WASHINGTON (Reuters) -A huge increase in the number of mergers coming before the U.S. Federal Trade Commission for antitrust reviews is limiting its ability to investigate deals in a timely fashion, the FTC said on Tuesday.
The agency, which works with the Justice Department to enforce antitrust law, said it got 343 deal notifications in July alone, up from 112 last July. It said in a statement that the influx "is straining the agency's capacity to rigorously investigate deals ahead of the statutory deadlines."
The agency said it was sending letters to some companies planning transactions that although its waiting period would soon expire, the FTC probe was not complete.
"Please be advised that if the parties consummate this transaction before the Commission has completed its investigation, they would do so at their own risk," it said.

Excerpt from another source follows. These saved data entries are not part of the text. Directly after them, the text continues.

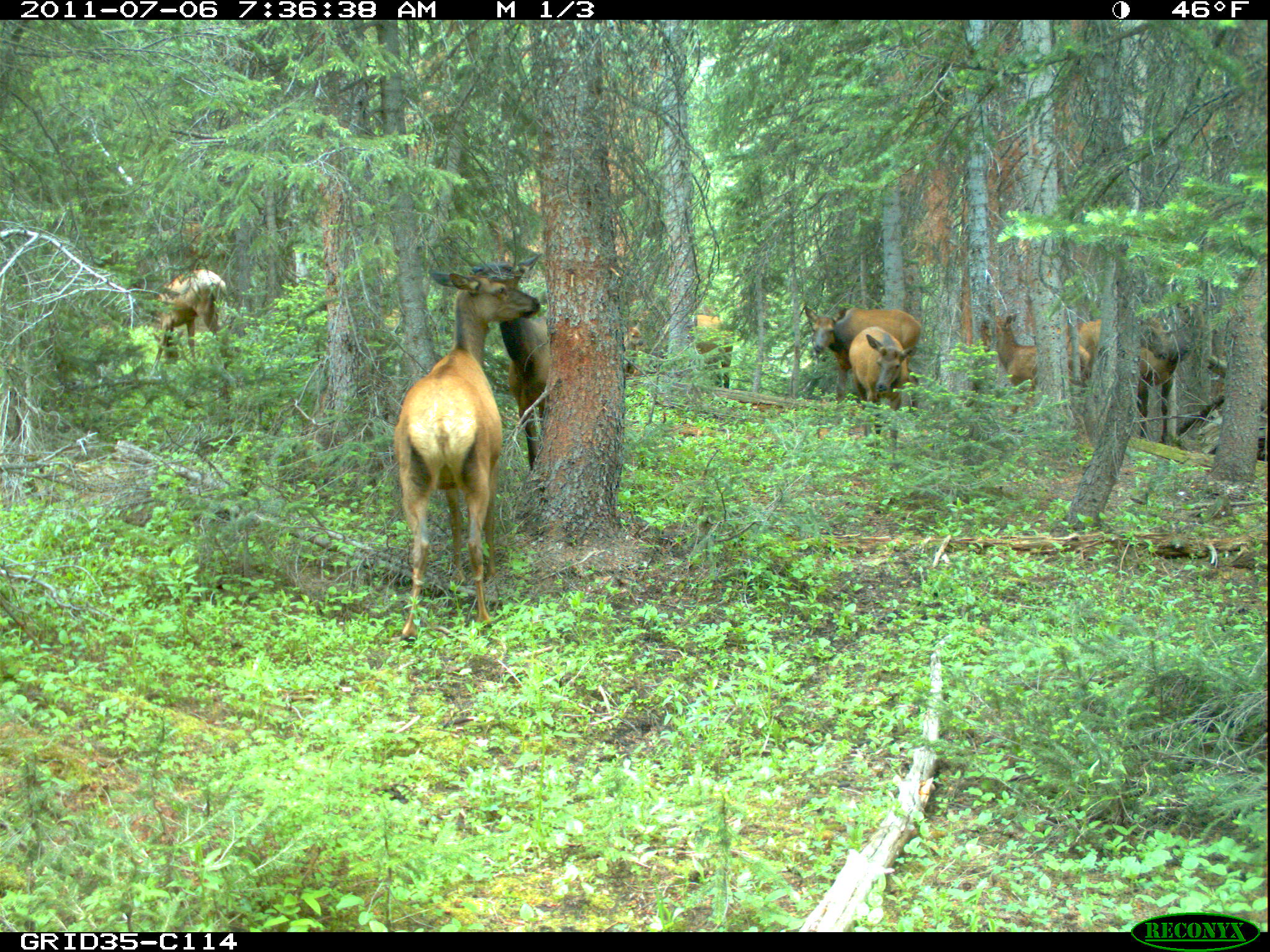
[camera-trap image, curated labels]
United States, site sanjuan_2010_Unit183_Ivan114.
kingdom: Animalia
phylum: Chordata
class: Mammalia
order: Artiodactyla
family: Cervidae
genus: Cervus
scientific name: Cervus elaphus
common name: red deer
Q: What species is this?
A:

Commissioner Noah Phillips, a Republican who has been critical of the new leadership at the FTC, said his understanding was that similar letters were sent previously, primarily to companies contemplating a transaction that the agency thought might be illegal.
"The government shouldn’t threaten litigation without a belief the law has been or will be broken. The issue that that raises for me is that if the letters are not being sent where we have some reason to conclude that the transaction is illegal, I am concerned that they are intended to chill legal M&A across the board," he said.
In February, the FTC and Justice Department's Antitrust Division temporarily suspended the practice of granting early terminations for the least-controversial deals. It did so because of the change in administrations and a jump in the number of merger filings.
Under merger law, transactions over a certain size must be reported to the government, which allows many to go forward quickly under what is called "early termination." More complicated or more controversial deals trigger a "second request," or a demand for documents about the proposed transactions.